We made it! Over the past several weeks, we’ve discussed the benefits of improving business agility and the obstacles that can get in the way. What have we learned? In good business agility fashion, here is a summary of the topics we’ve covered:
Business agility practices encourage building a learning organization.
The sooner you learn from your customers, the quicker you can verify you are on the right track.
People come first as business agility is first and foremost a shift in mindset.
Without further ado, let’s dive into the benefits and obstacles and tie everything all together.
There is no silver bullet you can use to fix all of the problems in your organization. Business agility is not a one size fits all framework whose application will right a sinking ship and solve everything. Instead, it is a principle-based approach to building an organization that focuses on being better for you and your customers. It transforms your company into one that understands the importance of continually learning and improving.
We started our exploration by looking into five areas where business agility impacts your bottom line, and for each of them called out three key points.
By building an organization that is continually learning from customers, you create flexibility to adapt as those customers' needs change. A deeper understanding of customers has a knock-on effect of reducing your cost of delivery by keeping your focus on the most important items. Focus helps with quality and identifying new opportunities, influencing your top line and increasing revenue.
Aligning learning with your company’s purpose can create alignment with your customers and teams. When you create an alignment of purpose with your customers are more likely to come back, increasing your profitability.
An organization that focuses on learning is one that people will want to work for. By establishing a culture of collaboration, you encourage learning and sharing of new ideas among your team. With this culture, team members feel comfortable speaking up because good ideas can come from anywhere, regardless of seniority. When your organization treats its team members like people, everything improves: retention rates, engagement levels, and satisfaction ratings. People are happier, and teams thrive.
Lastly, business agility helps you protect your organization by helping you build resilient systems, capable of withstanding rapid, unexpected changes. It does this by helping ensure risks are visible and the systems you have built are better able to respond when the inevitable problems occur.

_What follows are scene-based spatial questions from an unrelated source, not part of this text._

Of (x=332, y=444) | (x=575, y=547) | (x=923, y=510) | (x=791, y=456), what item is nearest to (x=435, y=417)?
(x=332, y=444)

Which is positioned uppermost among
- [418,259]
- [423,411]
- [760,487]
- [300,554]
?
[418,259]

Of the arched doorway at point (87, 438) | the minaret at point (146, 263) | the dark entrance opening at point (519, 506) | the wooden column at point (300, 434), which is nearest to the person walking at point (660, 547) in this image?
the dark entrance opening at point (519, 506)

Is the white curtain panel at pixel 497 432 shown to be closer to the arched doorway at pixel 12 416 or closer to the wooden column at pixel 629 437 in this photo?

For each of the five benefits we covered, we dived into five corresponding areas where challenges occur. As with the benefits, we picked three key points for each challenge area.

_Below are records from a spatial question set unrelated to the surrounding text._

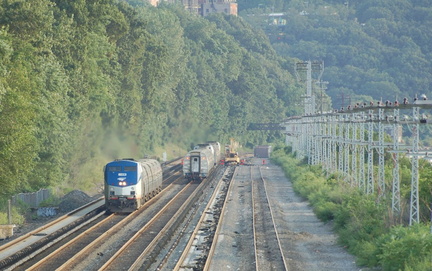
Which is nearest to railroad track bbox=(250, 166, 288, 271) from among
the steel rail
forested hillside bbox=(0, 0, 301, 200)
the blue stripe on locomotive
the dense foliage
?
the dense foliage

First, we described the criticality of feedback loops. We talked about making sure they are kept short so you can learn faster and the need to minimize the noise in the system.
Next, we covered prioritization and customer interaction, covering the topics of limiting work-in-progress and ensuring focus through alignment. Together these highlights the importance of focus and how we tend to take on more than we can do.

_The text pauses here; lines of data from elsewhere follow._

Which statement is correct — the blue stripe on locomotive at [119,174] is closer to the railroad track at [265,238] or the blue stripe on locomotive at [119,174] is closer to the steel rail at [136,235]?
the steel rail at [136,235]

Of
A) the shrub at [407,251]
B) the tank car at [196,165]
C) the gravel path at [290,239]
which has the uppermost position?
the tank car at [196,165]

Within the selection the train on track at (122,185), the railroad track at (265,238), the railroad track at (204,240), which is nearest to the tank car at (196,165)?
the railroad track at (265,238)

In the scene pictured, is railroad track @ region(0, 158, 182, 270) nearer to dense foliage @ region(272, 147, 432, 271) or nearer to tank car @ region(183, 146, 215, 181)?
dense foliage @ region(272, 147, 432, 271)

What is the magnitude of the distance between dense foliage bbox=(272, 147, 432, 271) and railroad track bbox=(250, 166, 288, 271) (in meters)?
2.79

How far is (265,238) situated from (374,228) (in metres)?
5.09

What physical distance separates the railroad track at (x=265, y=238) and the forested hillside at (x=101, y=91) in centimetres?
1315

We then discussed some of the challenges that occur when leaders focus on process and technology before people. Here we highlighted the importance of focusing on servant leadership and leading by example, accessing your hiring processes so employees have a great experience from day 1.
Lastly, we covered learning from failure and how business agility needs this to build resilient systems.
Thank you for exploring the topic of business agility for your bottom line with us. Hopefully, this has inspired you with ideas of what to look for in your organization and how you might help it along its journey. Building an environment that cultivates continual learning will help everyone succeed and thrive.